There is a bit of "Arminianism vs. Calvinism" in that the suggestion in put forth that Arminians cannot contemplate "infant faith" since for them faith is of human origins and there needs to be at least some human reasoning ability. Calvinists, on the other hand, believing that faith is a gift from God and thus there is no human ability to reason required.

I understand that faith is not the same as trust, but there are verses that seem to say that a Covenant child (child of the promise) can have faith from a very early age.

Psalm 22: 9-10
Yet you brought me out of the womb;
you made me trust in you
even at my mother's breast.

From birth I was cast upon you;
from my mother's womb you have been my God.

Psalm 71:5-6
For you have been my hope, O Sovereign LORD,
my confidence since my youth.

From birth I have relied on you;
you brought me forth from my mother's womb.
I will ever praise you.

Psalm 8:2
From the lips of children and infants
you have ordained praise
because of your enemies,
to silence the foe and the avenger.

Jesus used this last quote in Matthew 21 when He cleared the temple
(has this every clicked for any of you, it sure didn't me!)
14The blind and the lame came to him at the temple,
and he healed them.
15
But when the chief priests and the teachers of the law saw the
wonderful things he did and the children shouting in the temple
area, "Hosanna to the Son of David," they were indignant.

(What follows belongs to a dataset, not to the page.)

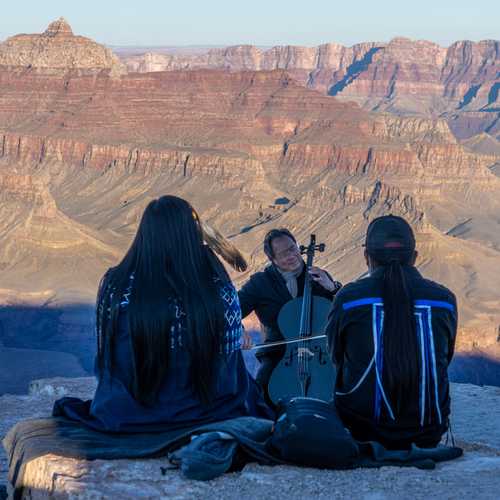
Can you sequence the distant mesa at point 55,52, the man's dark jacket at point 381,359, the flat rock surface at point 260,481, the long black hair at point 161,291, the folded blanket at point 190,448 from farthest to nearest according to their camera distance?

16"Do you hear what these children are saying?" they asked him.
"Yes," replied Jesus, "have you never read,
" 'From the lips of children and infants
you have ordained praise'?"

Can those who do not have faith, truly praise God?

1 Comment

Here are some conclusions/questions...

The author concludes that babies of covenant families are given faith by God. He is "happily agnostic" when it comes to the salvation of babies that die in unbeliving families.

so...
If we are saved by faith, it would follow that babies have some sort of faith. If they do not have faith, then how are they saved?

If babies have faith, but can fall away, what does that do for perseverence?

I'm fairly new to Reformed theology and I know that baptism does not save. However, Lusk seems to say that baptism is more than a symbol, it is more like the (my words) door through which salvation comes.

How does one relate baptism to salvation?

If baptism is a symbol, and not a vehicle, why baptize infants before they understand the symbolism?

Here is a tough one. I spent years outside the church. Looking back, I can pinpoint a moment when my relationship with God became very real. Given it is possible that is the moment I "got saved" - are the babies that I lost before that moment saved or lost?